### Dataset extract
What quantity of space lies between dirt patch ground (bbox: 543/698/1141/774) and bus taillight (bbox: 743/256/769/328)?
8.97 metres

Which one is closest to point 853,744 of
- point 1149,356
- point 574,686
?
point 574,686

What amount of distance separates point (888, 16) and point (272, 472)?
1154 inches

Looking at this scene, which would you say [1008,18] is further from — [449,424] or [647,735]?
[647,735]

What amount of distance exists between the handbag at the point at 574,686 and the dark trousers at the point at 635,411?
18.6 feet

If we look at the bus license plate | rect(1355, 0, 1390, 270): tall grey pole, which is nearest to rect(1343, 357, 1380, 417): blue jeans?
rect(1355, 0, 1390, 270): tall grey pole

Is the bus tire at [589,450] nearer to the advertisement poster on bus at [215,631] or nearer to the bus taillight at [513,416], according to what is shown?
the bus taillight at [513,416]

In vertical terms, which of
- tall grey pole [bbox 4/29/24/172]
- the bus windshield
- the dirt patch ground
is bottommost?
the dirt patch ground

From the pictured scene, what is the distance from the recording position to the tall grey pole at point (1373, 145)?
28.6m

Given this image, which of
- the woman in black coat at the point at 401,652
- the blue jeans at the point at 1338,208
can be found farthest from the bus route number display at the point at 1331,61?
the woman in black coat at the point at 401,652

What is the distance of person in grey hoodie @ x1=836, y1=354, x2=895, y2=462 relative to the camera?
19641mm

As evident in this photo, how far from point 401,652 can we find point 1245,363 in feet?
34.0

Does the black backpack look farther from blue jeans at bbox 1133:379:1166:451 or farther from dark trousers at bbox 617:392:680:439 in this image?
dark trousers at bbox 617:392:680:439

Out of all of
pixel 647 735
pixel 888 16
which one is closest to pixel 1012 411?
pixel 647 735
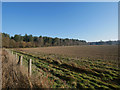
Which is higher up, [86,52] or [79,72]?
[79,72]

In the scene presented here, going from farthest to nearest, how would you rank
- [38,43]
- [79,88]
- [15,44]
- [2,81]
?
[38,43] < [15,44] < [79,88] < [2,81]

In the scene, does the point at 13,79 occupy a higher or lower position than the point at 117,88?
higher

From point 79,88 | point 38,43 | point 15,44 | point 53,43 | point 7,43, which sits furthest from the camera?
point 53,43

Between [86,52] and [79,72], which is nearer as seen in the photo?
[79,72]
######
### Dataset extract
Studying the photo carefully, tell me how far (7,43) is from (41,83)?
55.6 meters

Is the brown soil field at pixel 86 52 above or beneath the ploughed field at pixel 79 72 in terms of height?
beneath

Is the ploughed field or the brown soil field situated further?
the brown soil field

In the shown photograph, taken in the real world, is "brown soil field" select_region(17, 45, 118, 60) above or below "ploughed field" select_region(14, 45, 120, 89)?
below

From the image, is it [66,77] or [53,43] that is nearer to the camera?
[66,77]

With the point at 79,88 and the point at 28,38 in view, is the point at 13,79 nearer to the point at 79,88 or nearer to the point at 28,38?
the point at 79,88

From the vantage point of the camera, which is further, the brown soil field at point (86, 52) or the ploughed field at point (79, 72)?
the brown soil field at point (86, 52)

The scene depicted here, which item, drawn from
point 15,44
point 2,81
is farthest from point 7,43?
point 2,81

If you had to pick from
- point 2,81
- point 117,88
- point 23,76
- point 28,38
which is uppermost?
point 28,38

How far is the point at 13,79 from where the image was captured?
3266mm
######
### Dataset extract
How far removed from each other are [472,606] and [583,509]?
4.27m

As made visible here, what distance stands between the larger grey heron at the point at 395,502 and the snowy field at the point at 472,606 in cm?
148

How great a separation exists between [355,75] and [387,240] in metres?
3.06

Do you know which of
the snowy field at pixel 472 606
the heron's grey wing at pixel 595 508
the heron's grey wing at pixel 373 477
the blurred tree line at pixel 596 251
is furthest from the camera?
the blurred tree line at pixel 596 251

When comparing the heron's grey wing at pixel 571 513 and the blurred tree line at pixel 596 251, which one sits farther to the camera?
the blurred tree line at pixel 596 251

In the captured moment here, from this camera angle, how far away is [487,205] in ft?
######
Your objective>
Copy out the lines of the items verbatim, everything from the line containing "How great a" down to the line containing "In the captured", both included.

Full output>
How great a separation exists between [355,75] and [387,240] in metres?
3.06

Do you know which of
the snowy field at pixel 472 606
the heron's grey wing at pixel 595 508
the heron's grey wing at pixel 373 477
the blurred tree line at pixel 596 251
is furthest from the camera?
the blurred tree line at pixel 596 251

When comparing the heron's grey wing at pixel 571 513 and the blurred tree line at pixel 596 251, which one sits farther to the camera?
the blurred tree line at pixel 596 251

In the captured moment here, from this camera angle, how far away is [487,205] in ft?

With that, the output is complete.